Innovative AI-based Quality Control for More Stable Laser Cutting in Electromobility
Laser cutting is an established cutting process without tool wear for metallic and non-metallic workpieces of different material thicknesses and any cutting contour. This makes it predestined for the production of electrified powertrain components. Copper, a particularly important material for electrification, poses special challenges for the cutting process due to its low absorptivity at common laser wavelengths. Only process control makes it possible to reliably manufacture important components such as copper pins made of 0.5 mm thin copper sheet or current conductors (so-called busbars) in the sheet thickness range of 6 to 8 mm.

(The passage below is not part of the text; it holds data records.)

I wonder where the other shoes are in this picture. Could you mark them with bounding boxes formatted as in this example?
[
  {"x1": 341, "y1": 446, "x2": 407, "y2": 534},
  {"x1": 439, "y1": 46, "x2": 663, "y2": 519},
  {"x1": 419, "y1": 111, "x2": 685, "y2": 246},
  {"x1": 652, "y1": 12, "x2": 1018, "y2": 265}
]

The aim is to develop a process control system to enable economical and reliable laser cutting processes of copper materials.

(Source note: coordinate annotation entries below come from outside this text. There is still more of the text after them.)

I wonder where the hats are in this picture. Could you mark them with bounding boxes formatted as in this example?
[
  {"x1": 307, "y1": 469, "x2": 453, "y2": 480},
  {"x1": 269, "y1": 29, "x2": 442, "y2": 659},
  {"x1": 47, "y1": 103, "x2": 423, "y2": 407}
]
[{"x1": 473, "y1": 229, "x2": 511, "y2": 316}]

In the project modern algorithms from the field of machine learning are used to extract information from multivariate sensor data. From this information, parameters for evaluating the cutting quality are derived, taking into account physical process models. By feedback to the process, a control is thus made possible. IC9 - CutAIye uses control concepts from the field of artificial intelligence such as reinforcement learning.
This approach goes far beyond the state of the art in laser cutting, since it allows a control mapping from the high-dimensional space of the measured variables to the equally high-dimensional space of the manipulated variables. This makes it possible to control cutting parameters such as laser power, cutting speed and gas pressure, which mutually influence each other and whose interaction is highly complex.